By December 18, 2017 Axanar News, Feature Stories

There is a reason Netflix is the hottest media company in the world, and old school studios and broadcast TV are struggling.  It is the way these companies think. There is no better example, than Netflix’ recent Cease and Desist letter to a Chicago area pop-up bar themed after Stranger Things, Netflix runaway hit show. Instead of suing its fans, Netflix sent an ingenuous Cease and Desist letter.

“Danny and Doug,” the letter started out…

My walkie talkie is busted so I had to write this note instead. I heard you launched a Stranger Things pop-up bar at your Logan Square location. Look, I don’t want you to think I’m a total wastoid, and I love how much you guys love the show. (Just wait until you see Season 2!) But unless I’m living in the Upside Down, I don’t think we did a deal with you for this pop-up. You’re obviously creative types, so I’m sure you can appreciate that it’s important to us to have a say in how our fans encounter the worlds we build.
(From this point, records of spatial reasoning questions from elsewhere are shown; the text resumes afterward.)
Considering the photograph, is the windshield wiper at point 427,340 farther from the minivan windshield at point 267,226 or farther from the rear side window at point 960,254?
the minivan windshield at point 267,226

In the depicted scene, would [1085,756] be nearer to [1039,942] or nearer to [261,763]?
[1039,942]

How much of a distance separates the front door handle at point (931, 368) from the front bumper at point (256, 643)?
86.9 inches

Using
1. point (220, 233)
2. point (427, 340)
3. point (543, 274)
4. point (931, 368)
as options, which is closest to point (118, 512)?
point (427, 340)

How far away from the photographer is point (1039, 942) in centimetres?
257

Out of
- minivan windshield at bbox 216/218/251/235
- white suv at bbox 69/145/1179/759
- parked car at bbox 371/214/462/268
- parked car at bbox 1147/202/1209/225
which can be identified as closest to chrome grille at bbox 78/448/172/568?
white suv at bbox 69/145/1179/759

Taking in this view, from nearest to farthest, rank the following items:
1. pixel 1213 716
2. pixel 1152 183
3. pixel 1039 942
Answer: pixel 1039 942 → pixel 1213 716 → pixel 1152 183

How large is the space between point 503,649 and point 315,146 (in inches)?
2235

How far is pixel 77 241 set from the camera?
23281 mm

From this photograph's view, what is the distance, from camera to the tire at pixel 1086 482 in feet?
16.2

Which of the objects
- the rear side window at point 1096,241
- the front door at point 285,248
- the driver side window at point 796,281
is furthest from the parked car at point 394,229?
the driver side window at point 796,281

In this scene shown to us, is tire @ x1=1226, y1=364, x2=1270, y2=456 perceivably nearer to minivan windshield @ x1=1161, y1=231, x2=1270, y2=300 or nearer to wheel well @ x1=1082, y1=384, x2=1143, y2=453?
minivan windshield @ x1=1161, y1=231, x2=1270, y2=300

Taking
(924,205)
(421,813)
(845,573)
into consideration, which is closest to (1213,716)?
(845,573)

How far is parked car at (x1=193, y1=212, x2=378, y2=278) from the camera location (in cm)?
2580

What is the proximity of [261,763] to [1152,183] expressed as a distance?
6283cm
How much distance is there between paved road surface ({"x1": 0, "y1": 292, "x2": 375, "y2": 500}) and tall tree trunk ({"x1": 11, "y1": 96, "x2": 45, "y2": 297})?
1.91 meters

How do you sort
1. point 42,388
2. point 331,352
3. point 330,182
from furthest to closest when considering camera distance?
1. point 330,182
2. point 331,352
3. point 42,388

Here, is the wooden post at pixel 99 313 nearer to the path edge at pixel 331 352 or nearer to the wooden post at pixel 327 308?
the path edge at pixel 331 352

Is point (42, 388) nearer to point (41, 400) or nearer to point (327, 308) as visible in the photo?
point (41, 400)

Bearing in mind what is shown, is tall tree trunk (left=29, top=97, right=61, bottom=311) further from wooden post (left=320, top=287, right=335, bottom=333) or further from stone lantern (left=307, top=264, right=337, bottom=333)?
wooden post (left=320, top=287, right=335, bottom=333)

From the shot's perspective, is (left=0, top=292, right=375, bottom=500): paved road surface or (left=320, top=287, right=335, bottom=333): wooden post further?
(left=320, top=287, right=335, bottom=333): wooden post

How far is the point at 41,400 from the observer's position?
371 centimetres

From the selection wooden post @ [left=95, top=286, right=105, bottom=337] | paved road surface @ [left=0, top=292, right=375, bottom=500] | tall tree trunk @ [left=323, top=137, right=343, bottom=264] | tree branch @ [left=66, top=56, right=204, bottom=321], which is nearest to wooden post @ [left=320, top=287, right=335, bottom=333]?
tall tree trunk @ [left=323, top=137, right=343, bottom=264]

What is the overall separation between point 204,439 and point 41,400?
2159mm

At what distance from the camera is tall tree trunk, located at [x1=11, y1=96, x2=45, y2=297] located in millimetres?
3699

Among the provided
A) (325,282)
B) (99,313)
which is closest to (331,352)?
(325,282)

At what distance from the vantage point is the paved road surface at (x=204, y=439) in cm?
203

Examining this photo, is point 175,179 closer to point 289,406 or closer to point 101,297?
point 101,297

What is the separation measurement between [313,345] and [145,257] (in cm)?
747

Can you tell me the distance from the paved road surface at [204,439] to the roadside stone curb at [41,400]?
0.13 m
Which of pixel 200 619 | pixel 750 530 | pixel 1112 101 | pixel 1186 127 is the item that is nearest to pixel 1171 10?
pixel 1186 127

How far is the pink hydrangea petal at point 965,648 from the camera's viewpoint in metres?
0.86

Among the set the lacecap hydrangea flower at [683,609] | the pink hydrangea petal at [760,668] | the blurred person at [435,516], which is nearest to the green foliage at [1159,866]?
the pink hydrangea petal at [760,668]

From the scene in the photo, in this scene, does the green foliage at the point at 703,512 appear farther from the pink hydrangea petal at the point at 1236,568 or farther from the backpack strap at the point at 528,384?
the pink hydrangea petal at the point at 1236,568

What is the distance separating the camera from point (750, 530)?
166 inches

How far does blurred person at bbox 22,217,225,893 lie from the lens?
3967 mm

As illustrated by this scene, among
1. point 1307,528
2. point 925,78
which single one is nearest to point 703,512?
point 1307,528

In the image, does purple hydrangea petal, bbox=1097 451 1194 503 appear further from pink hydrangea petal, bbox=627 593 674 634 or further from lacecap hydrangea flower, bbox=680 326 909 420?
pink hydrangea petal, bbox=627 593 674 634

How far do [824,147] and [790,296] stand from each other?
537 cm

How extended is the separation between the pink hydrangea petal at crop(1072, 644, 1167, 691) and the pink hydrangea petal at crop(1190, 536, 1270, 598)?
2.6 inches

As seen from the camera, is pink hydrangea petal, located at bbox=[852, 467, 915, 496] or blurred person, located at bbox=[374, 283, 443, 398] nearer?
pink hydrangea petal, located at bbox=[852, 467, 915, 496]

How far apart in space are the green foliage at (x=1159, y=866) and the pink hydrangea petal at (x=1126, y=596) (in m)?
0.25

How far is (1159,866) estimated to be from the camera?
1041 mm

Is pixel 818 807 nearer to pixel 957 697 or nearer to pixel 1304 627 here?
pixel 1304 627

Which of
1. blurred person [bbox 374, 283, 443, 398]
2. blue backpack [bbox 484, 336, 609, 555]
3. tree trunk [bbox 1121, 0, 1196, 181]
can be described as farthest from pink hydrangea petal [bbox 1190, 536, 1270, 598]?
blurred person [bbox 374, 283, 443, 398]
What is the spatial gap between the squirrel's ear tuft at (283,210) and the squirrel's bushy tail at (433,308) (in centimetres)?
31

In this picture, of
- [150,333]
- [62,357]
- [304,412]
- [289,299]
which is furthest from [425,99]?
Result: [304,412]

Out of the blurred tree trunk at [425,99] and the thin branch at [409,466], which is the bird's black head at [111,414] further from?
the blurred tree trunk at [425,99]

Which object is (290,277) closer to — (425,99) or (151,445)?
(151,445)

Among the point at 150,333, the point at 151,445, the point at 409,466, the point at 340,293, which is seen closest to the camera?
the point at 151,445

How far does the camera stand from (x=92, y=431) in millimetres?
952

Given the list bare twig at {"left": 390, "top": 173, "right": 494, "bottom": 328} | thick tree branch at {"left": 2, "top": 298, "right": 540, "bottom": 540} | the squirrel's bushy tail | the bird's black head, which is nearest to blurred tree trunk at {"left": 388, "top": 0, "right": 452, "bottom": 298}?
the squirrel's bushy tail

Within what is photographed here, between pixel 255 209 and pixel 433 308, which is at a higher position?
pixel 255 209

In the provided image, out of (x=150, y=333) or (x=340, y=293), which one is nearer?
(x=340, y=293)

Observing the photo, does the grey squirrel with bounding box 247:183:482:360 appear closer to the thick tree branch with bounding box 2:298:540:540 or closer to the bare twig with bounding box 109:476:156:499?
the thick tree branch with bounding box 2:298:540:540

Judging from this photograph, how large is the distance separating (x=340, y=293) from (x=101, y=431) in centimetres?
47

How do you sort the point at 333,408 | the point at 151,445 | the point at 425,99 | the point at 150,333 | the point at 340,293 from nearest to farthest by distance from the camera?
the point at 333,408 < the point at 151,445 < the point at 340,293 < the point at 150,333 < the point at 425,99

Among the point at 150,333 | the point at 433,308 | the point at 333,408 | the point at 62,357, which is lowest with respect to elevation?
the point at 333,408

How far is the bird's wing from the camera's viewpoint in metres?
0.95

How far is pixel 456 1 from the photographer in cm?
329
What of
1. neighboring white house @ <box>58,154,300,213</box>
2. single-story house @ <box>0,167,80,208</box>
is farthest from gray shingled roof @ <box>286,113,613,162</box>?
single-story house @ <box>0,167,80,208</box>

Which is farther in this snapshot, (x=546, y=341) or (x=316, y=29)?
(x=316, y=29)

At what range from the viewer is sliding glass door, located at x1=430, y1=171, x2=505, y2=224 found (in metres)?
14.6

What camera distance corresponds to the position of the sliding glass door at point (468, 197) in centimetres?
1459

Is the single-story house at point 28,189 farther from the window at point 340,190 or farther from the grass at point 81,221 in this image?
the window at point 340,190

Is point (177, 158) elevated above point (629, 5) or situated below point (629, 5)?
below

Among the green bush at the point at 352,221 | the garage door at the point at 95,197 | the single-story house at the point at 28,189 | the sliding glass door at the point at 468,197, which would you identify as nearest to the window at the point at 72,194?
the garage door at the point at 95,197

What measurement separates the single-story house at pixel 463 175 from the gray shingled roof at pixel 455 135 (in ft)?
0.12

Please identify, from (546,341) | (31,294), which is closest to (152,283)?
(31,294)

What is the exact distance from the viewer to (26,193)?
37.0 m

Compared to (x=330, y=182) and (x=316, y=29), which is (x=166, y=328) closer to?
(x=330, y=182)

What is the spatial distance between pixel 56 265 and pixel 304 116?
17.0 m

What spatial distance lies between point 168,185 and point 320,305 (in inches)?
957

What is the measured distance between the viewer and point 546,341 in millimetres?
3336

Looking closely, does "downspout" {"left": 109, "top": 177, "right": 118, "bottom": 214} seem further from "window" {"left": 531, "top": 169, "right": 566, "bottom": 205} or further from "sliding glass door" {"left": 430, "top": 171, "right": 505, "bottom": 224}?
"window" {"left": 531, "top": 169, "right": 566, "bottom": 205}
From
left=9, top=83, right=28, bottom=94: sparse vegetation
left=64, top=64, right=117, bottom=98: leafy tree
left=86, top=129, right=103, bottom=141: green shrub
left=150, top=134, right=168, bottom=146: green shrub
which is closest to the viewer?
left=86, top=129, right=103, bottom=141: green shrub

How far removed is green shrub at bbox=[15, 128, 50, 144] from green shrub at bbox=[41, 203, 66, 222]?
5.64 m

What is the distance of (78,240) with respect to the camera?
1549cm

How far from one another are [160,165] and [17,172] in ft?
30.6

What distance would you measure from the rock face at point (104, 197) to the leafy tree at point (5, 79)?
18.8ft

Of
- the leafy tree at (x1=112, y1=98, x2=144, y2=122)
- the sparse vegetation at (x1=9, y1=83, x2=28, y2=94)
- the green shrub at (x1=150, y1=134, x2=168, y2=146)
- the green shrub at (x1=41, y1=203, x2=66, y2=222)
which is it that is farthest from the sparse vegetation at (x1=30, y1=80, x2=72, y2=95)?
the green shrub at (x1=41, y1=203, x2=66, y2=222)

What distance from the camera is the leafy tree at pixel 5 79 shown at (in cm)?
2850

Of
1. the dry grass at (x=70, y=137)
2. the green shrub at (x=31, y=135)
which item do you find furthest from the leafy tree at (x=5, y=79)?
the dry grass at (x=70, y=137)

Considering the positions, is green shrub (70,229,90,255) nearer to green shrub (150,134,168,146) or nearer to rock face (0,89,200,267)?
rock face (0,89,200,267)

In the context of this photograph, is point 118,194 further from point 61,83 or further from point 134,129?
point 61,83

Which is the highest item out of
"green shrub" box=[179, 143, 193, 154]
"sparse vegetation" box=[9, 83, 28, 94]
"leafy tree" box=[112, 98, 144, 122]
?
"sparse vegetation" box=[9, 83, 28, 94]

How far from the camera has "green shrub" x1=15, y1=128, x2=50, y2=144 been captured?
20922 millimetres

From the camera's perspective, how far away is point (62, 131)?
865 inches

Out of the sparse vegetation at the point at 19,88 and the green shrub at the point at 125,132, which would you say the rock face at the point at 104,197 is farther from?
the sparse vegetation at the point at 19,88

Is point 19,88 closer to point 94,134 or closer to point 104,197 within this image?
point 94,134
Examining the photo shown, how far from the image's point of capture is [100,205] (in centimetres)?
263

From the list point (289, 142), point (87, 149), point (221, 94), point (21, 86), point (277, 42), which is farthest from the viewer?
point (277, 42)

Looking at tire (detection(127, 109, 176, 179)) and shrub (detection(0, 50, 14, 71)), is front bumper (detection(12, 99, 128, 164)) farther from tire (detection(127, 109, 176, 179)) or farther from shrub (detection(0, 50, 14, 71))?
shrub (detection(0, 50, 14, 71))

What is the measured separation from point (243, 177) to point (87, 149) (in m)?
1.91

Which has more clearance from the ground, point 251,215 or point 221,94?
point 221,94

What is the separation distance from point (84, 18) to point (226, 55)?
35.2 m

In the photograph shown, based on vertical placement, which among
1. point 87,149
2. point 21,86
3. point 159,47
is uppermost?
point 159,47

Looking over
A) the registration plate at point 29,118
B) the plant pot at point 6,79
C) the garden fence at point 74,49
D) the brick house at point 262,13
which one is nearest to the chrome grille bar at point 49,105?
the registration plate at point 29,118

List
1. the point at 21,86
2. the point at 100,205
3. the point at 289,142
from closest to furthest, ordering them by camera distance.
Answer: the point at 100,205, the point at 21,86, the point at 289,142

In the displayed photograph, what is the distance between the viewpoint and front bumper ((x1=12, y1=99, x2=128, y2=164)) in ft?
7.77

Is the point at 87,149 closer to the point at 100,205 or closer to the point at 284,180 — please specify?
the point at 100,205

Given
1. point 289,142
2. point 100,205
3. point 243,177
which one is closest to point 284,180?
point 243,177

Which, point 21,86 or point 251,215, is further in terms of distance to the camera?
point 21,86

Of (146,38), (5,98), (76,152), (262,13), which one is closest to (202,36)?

We’re not going to go full Dr. Brenner on you, but we ask that you please (1) not extend the pop-up beyond its 6 week run ending in September, and (2) reach out to us for permission if you plan to do something like this again. Let me know as soon as possible that you agree to these requests.

We love our fans more than anything, but you should know the Demogorgon is not always as forgiving. So please don’t make us call your mom.

Adweek wrote:

That this kind of writing is coming out of Netflix’s legal department shows not just that creativity is valued across the company, but that there’s a refreshing awareness that cease-and-desist letters are marketing materials too—and usually ones that, if made public, don’t reflect too well on the brand.

Read the whole article here:

Netflix Sent the Best Cease-and-Desist Letter to This Unauthorized Stranger Things Bar

And you want to see the bar this is all about?  Check it out here.  And here are some photos:

Netflix is the king of streaming services. And they clearly intend to stay that way.

Alec

Join the discussion 5 Comments

  • Michael Whay says:

    While this was one of the company’s more positive interactions. Netflix doesn’t always have good relations with its fans. Look at the canceling Sense8 and the social media blacklash. Just as a replay of Constantine, the show was canceled no matter the appeal. But fans were enraged when they thought they saved the show when only they were being acknowledged. It was a semi-win with a 2hr wrap-up but only because the PR embarrassment. But it’s inheritant of the problem that when it comes to content the fans have no say.

    • Alec Peters says:

      Those are business decisions, not fan interactions. You can disagree with their business decisions, but those are made based on millions of viewers, not the smaller subset of fans.

  • Chris Butcher says:

    Meanwhile, Star Trek withers on the vine because CBS lacks the creativity, common sense and awareness of its need of, and obligation to, the fans. How very sad. Well, maybe Netflix should buy Star Trek from CBS. They (CBS) wouldn’t have to be “bothered” with it (or us!) and we can take our money and our enthusiasm and place it back into an IT that loves and respects it’s fans. That’s what I want for Christmas, Santa! LLAP

  • Jay says:

    Personally, I think they handled this issue with the bar in an epic fashion. The bar owner gets the message loud and clear (hopefully) and they even get a cool letter from the studio to frame on the wall. This was a big WIN-WIN for the studio and the fans. Hollywood would do well using this interaction as a mindset for handling fan situations going forward.

  • The fact that Netflix took the time to respond in such a Clever And MATURE way, probably not only saved Netflix a problem with negative publicity, but it also got some good FREE publicity for a little bar in the Logan square Neighborhood of Chicago.